(Work to be completed)
Below are records; reproduce exactly the lines from the one that has "United States, site archbold_FL-15." through the one that has "genus: Aspidoscelis", ends included, and nothing more.

======== The records ========

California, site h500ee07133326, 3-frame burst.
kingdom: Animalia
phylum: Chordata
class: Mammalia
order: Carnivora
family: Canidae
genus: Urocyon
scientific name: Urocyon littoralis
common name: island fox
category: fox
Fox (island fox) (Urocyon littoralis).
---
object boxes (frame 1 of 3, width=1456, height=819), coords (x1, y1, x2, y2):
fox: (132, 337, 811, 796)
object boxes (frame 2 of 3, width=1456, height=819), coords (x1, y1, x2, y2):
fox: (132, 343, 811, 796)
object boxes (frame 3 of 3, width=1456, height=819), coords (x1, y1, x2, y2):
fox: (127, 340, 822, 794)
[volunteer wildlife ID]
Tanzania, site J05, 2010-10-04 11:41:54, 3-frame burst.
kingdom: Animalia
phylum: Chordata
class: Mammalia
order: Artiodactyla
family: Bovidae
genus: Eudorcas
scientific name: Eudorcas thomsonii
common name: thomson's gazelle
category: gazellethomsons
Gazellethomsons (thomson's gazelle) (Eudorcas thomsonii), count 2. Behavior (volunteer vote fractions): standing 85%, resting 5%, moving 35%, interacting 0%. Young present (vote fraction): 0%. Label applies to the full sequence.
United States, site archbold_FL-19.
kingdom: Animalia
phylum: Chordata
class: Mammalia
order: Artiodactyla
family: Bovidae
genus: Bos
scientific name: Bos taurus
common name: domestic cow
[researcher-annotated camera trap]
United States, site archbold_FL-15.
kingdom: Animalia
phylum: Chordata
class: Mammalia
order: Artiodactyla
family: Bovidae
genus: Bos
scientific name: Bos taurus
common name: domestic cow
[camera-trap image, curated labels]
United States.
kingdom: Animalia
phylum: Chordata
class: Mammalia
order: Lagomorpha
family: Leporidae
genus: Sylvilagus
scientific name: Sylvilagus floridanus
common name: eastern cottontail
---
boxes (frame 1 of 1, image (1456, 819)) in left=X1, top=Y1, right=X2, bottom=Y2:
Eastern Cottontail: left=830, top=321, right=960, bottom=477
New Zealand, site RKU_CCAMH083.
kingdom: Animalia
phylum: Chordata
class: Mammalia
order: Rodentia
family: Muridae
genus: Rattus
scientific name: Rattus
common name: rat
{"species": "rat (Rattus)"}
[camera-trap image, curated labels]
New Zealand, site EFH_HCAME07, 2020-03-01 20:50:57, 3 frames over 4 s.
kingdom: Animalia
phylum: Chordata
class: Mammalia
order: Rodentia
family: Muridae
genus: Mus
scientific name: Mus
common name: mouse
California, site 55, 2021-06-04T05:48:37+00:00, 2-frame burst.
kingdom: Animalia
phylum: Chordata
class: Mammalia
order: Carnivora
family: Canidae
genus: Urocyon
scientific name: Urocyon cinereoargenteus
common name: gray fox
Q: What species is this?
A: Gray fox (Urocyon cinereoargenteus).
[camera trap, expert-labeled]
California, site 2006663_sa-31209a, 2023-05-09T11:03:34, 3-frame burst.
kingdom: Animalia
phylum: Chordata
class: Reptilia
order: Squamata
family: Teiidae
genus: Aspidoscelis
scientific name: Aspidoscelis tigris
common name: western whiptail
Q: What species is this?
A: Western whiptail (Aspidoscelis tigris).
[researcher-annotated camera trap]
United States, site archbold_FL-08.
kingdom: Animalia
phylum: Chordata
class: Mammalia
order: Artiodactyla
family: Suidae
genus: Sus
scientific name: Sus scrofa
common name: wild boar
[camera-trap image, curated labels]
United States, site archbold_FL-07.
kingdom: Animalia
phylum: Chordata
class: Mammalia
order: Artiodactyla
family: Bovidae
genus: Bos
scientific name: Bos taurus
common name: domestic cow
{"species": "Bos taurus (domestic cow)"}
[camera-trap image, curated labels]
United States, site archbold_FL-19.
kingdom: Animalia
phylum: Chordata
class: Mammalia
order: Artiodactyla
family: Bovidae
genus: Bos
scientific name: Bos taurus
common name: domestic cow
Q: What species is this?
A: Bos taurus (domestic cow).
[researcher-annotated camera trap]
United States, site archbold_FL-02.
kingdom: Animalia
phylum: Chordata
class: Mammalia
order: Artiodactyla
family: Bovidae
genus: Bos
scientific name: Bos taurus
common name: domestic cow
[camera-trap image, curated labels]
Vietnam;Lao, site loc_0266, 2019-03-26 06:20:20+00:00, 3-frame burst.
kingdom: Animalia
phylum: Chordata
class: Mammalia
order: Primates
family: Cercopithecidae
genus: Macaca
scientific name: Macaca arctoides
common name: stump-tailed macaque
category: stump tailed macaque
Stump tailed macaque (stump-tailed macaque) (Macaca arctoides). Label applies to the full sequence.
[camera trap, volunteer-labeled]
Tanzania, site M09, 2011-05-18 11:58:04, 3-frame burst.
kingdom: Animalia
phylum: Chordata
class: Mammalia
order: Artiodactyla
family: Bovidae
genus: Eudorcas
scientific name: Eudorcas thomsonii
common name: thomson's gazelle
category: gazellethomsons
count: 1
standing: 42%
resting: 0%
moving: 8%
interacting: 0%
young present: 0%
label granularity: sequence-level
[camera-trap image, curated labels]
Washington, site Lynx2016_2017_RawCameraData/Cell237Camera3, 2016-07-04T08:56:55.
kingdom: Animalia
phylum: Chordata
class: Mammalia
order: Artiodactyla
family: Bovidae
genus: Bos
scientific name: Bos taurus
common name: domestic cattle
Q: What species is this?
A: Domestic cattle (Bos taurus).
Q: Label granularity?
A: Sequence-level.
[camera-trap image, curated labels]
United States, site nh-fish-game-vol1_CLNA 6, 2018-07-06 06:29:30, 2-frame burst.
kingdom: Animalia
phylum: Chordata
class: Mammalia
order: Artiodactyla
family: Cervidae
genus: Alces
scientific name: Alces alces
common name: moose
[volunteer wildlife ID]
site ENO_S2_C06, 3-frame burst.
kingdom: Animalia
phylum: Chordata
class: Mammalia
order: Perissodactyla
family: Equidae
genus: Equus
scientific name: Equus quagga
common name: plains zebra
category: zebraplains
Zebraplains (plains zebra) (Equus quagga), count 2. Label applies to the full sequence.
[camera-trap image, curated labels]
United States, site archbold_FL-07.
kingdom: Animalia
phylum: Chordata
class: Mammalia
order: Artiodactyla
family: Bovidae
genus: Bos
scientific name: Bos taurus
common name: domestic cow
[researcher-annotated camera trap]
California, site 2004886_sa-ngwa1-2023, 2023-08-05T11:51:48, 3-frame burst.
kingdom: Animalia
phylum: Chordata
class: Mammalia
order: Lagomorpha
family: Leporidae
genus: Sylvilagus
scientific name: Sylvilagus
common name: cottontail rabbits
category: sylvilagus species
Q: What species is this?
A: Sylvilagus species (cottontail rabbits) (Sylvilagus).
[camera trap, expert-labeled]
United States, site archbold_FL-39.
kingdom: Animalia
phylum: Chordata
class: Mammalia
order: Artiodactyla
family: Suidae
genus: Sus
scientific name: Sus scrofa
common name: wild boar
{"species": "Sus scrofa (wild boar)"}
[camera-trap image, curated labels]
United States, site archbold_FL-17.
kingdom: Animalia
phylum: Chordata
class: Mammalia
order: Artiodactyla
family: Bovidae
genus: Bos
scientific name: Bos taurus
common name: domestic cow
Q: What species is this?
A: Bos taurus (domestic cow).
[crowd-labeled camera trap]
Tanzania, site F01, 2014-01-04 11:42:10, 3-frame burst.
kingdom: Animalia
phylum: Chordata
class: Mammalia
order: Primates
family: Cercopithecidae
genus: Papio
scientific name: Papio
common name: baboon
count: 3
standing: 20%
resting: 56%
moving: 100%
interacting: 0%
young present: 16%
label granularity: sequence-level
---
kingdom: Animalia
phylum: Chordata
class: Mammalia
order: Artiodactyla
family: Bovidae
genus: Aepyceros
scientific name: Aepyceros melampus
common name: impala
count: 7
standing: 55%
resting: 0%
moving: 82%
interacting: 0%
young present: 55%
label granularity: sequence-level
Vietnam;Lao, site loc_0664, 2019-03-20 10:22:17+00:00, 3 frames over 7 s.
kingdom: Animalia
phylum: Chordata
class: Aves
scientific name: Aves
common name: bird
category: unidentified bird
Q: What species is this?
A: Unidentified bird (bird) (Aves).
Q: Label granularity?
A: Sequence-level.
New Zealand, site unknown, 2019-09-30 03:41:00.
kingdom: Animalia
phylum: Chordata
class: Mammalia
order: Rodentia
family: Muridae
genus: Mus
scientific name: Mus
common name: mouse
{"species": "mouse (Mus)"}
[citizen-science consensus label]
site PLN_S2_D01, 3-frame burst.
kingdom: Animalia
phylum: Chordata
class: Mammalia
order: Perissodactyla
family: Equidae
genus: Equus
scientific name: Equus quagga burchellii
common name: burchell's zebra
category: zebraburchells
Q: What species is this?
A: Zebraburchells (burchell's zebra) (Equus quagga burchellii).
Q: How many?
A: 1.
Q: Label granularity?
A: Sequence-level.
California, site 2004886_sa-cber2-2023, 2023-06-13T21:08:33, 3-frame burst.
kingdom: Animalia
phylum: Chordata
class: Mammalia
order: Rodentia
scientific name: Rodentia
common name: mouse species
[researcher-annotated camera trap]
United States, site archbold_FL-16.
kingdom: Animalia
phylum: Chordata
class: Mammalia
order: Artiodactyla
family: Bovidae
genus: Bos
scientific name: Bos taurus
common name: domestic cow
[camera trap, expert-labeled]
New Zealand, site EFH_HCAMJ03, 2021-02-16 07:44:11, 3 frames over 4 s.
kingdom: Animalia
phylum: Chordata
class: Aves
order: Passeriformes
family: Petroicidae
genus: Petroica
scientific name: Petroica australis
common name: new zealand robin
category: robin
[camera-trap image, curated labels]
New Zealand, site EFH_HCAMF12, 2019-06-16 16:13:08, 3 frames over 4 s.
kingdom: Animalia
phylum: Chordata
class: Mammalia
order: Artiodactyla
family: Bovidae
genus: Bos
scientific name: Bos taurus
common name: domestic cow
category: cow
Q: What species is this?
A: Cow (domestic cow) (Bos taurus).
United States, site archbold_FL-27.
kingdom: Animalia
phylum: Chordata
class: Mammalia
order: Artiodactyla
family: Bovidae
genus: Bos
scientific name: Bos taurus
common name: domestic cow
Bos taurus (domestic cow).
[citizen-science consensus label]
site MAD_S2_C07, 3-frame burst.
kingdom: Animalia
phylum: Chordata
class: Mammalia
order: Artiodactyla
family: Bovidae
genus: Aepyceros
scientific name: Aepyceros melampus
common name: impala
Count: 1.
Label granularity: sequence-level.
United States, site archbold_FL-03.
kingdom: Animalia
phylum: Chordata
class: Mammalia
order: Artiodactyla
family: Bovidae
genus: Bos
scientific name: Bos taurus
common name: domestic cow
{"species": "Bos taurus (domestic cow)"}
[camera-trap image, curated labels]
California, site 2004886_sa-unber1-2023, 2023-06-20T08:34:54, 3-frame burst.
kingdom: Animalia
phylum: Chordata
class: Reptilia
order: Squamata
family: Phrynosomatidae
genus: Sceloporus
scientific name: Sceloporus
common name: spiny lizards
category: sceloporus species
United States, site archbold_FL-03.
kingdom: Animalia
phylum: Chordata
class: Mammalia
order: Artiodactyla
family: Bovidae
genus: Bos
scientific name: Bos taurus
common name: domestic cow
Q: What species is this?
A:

========

(Solution to the problem)
United States, site archbold_FL-15.
kingdom: Animalia
phylum: Chordata
class: Mammalia
order: Artiodactyla
family: Bovidae
genus: Bos
scientific name: Bos taurus
common name: domestic cow
[camera-trap image, curated labels]
United States.
kingdom: Animalia
phylum: Chordata
class: Mammalia
order: Lagomorpha
family: Leporidae
genus: Sylvilagus
scientific name: Sylvilagus floridanus
common name: eastern cottontail
---
boxes (frame 1 of 1, image (1456, 819)) in left=X1, top=Y1, right=X2, bottom=Y2:
Eastern Cottontail: left=830, top=321, right=960, bottom=477
New Zealand, site RKU_CCAMH083.
kingdom: Animalia
phylum: Chordata
class: Mammalia
order: Rodentia
family: Muridae
genus: Rattus
scientific name: Rattus
common name: rat
{"species": "rat (Rattus)"}
[camera-trap image, curated labels]
New Zealand, site EFH_HCAME07, 2020-03-01 20:50:57, 3 frames over 4 s.
kingdom: Animalia
phylum: Chordata
class: Mammalia
order: Rodentia
family: Muridae
genus: Mus
scientific name: Mus
common name: mouse
California, site 55, 2021-06-04T05:48:37+00:00, 2-frame burst.
kingdom: Animalia
phylum: Chordata
class: Mammalia
order: Carnivora
family: Canidae
genus: Urocyon
scientific name: Urocyon cinereoargenteus
common name: gray fox
Q: What species is this?
A: Gray fox (Urocyon cinereoargenteus).
[camera trap, expert-labeled]
California, site 2006663_sa-31209a, 2023-05-09T11:03:34, 3-frame burst.
kingdom: Animalia
phylum: Chordata
class: Reptilia
order: Squamata
family: Teiidae
genus: Aspidoscelis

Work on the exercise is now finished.